FDA alerted healthcare providers in March to a rise in adverse event reports involving surgical staplers and staples, disclosing that it had received more than 41,000 such reports from Jan. 1, 2011, to March 31, 2018. The reports linked 366 deaths, more than 9,000 serious injuries and more than 32,000 malfunctions to the devices.
The letter to healthcare providers came on the heels of a Kaiser Health News investigation that revealed an alternative database where FDA collected reports of incidents with surgical staplers and other medical devices out of public view. The story singled out surgical staplers as an example of the disparity between the small number of incident reports included in the widely-known MAUDE database compared to those in the alternative database
A spokesman for leading stapler maker Medtronic in an email to MedTech Dive in March confirmed it stopped using the alternative summary reporting process in July 2017.
Now, FDA has issued a proposed reclassification order that spells out stronger controls to mitigate the risks associated with staplers. FDA said both misuse and malfunction are root causes of adverse events.
FDA said the most common problems in the adverse event reports included an opening of the staple line, malformation of staples, misfiring, difficulty or failure in firing the staple, staples applied to the wrong tissue, and staples of the wrong size applied to tissue.
Of the 366 stapler-related deaths, FDA said the cause was associated with an opening of the staple line or malformation of staples in 159 reports, bleeding during surgery in 53 reports, sepsis in 47 reports, peritonitis in 5 reports, necrosis in 5 reports and air embolism in four reports.
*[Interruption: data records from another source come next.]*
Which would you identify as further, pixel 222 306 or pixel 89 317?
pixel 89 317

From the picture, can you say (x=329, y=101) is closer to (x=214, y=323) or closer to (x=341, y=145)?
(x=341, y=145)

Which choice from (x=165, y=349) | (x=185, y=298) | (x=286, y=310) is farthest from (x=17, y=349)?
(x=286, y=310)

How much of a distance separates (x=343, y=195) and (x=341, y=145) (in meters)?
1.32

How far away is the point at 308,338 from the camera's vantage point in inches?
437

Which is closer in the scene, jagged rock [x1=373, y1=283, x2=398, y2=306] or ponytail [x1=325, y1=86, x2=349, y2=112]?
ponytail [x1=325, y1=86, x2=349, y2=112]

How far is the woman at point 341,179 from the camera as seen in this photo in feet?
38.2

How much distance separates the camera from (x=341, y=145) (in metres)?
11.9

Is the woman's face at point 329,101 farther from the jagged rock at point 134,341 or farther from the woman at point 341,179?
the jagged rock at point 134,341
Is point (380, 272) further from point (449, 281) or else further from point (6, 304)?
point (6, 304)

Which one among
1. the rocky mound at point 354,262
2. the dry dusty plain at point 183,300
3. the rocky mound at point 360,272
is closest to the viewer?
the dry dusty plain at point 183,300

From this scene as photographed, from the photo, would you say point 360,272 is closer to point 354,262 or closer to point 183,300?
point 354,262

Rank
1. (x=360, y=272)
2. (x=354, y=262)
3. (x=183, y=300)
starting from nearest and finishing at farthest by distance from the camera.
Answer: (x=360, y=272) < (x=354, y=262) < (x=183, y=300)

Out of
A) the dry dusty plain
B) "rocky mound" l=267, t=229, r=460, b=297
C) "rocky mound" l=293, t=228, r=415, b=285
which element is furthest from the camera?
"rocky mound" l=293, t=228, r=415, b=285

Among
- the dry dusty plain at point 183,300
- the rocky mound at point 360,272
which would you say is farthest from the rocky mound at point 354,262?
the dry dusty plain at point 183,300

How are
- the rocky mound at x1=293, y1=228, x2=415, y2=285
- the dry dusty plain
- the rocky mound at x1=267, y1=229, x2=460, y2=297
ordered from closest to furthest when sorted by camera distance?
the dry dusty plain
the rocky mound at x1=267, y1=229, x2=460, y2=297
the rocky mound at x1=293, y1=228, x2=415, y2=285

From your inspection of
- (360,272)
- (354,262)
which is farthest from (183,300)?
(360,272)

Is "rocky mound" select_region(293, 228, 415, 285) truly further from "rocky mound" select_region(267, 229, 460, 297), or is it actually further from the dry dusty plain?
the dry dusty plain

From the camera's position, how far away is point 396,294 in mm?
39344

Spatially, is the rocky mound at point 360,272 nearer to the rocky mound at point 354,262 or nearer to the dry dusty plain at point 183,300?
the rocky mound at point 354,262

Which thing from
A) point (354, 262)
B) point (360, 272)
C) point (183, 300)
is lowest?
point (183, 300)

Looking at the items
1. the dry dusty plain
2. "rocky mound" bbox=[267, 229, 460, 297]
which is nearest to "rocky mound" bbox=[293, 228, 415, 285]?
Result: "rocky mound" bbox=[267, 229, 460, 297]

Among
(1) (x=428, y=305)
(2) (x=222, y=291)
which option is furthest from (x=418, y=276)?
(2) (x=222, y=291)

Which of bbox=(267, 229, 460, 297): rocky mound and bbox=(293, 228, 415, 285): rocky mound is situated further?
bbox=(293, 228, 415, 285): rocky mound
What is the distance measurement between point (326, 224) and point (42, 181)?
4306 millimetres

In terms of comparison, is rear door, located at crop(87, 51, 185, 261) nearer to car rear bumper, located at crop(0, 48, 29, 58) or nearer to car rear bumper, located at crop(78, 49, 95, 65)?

In addition, 195 of those reports included misfiring, difficulty in firing or misapplied staples. Common reasons cited for the problems included mechanical issues such as jams, broken device components, and the device operating differently than the user expected. In 11 of the 366 deaths, use error was determined to be a contributing factor. Many of the same complications that resulted in death were also reported in the serious injury reports.
Surgical staplers can shorten procedure times compared to manual suturing. The devices are used in a wide range of surgical applications, including gastrointestinal, gynecologic and thoracic surgeries, to remove part of an organ, cut through tissues and connect structures.
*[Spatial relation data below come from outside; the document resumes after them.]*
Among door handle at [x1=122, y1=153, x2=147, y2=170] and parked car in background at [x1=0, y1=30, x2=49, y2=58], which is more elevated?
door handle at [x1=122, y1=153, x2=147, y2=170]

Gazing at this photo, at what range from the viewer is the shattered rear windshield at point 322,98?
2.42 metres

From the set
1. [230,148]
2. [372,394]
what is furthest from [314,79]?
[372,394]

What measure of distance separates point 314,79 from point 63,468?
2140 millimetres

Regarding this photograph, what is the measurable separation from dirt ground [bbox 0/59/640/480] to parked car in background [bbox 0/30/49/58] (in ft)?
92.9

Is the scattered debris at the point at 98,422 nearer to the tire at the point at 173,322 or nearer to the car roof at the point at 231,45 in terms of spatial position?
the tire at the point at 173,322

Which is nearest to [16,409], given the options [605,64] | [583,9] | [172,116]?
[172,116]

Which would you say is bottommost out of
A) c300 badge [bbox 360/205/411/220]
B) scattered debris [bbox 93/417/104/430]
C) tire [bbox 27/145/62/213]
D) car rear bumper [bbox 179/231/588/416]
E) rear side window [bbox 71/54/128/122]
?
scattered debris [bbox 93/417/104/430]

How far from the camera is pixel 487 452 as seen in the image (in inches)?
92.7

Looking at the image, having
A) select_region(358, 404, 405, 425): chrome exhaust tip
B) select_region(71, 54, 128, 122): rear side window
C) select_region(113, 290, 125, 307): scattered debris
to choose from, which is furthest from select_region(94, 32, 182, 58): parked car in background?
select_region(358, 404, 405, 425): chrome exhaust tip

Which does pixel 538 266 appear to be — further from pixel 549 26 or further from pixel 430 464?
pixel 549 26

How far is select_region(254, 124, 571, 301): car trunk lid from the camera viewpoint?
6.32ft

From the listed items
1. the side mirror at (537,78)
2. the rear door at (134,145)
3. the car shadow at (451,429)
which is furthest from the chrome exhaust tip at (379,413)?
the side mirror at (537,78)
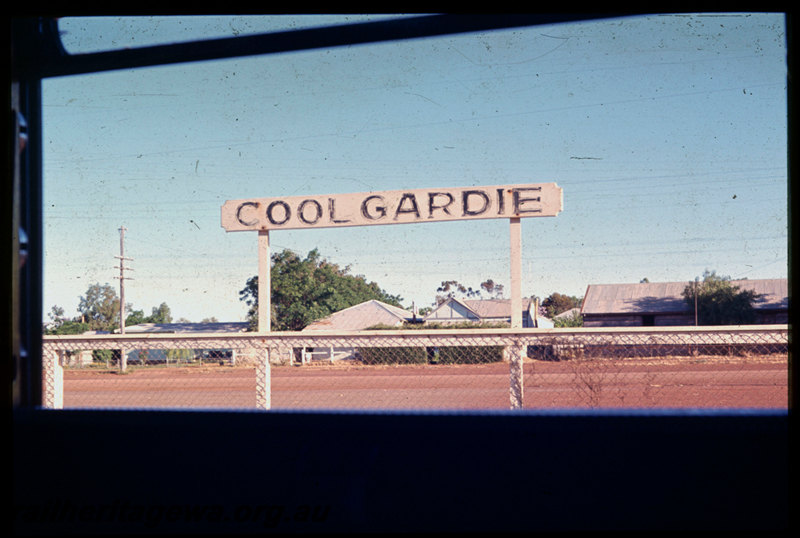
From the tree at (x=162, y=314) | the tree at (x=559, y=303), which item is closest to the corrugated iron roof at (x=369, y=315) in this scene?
the tree at (x=162, y=314)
Special controls for the devices that the agency seeks to establish include: mandatory performance testing of mechanical features, demonstration of usage and labeling comprehension, including assessing healthcare providers' ability to properly select the device, and specific labeling elements supporting safe use of the device.
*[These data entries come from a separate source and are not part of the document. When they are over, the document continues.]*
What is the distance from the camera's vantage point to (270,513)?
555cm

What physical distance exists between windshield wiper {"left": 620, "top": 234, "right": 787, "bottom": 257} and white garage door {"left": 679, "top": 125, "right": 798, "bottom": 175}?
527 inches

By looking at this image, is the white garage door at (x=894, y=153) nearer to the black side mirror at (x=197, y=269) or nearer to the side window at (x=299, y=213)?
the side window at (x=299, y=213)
FDA's draft guidance on labeling recommends manufacturers include information such as relevant hazards, contraindications for use, warnings on what uses to avoid, and instructions for the types of tissues on which the device may be used. The guidance also advises that directions for use clearly explain situations such as how to evaluate staple line formation and integrity, and that the label clearly identify key technical characteristics and performance parameters.
To prevent stapler malfunction, information on which staples are compatible should be provided in the labeling, FDA said. The labeling should provide warnings on how to avoid hazards including obstructions to the creation of a staple line and the unintended stapling of other anatomic structures.
Adequate performance testing should include an evaluation of staple formation characteristics in the maximum and minimum tissue thicknesses for each staple type, measurement of the worst-case deployment pressures on stapler firing force, and a measurement of staple line strength.
FDA said the device should show biocompatibility due to risk of adverse tissue reaction, and testing should demonstrate the sterility of the device. Labeling should include validated methods and instructions for cleaning and sterilization of reusable components. Shelf-life testing should demonstrate that the device maintains its performance characteristics and the packaging of the device maintains its integrity for the duration of the proposed shelf-life, and the label should specify an expiration date.
FDA has set a public meeting of the General and Plastic Surgery Devices Panel of its Medical Devices Advisory Committee on May 30-31 to address whether the current pathway for manufacturers to market surgical staplers is appropriate and to receive expert input on the proposed reclassification and draft guidance. FDA will present a comprehensive analysis of the medical device reports received for surgical staplers and implantable staples at the meeting.